Don’t think so. At least not if you’re talking about the ball/capsule-type widgets. Pressurisation of the can forces beer and gas into the hollow widget through a small aperture. When the can is opened, and the pressure released, the pressure inside the widget jets the beer and gas through the small hole. This agitates the rest of the contents, causing the formation of bubbles. I suppose that’s nucleation, but it’s the jet coming out of the widget that does it, rather than some surface property of the widget itself.
Do you have any references for this?
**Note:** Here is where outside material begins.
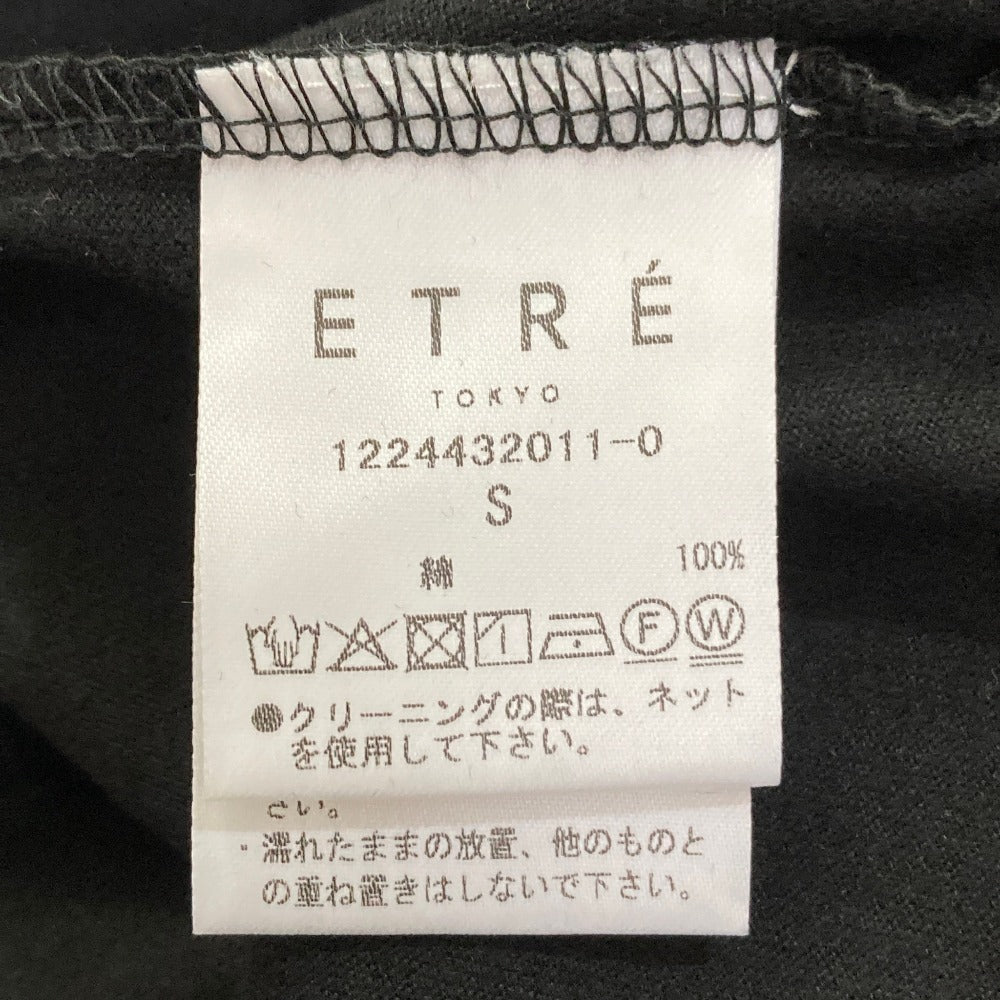 エトレトウキョウ Vネックオールインワン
The only reason I’m not doubting you is because it’s perfectly logical that something different might be done on an industrial scale, but in home use and point of sale, CO2 in soft drinks is actually added by adding CO2 to water, which becomes dissolved CO2 and carbonic acid.
And of course beer naturally has CO2 because that’s what the yeast makes (along with alcohol). Which I assume is where the idea to carbonate soft drinks came from.
Not true.
At home, I have an old fashion seltzer bottle. You fill it with tap water, screw on the top and attach a CO2 charge cartridge. I was surprised to find that if I let a glass of the charged seltzer water sit around and go flat, that it does not taste like tap water again. There is a definate acidic tang to the water still.
I’m confident that much of the time carbonating beverages on an industrial scale is accomplished by injecting carbon dioxide into the beverage containers. It isn’t added as carbonic acid, and it isn’t added by action of yeast (remember, I’m talking on an industrial scale).
my citation comes from being intimately familiar with a carbon dioxide plant that regularly ships tanker trucks of CO2 to a very well known macrobrewery.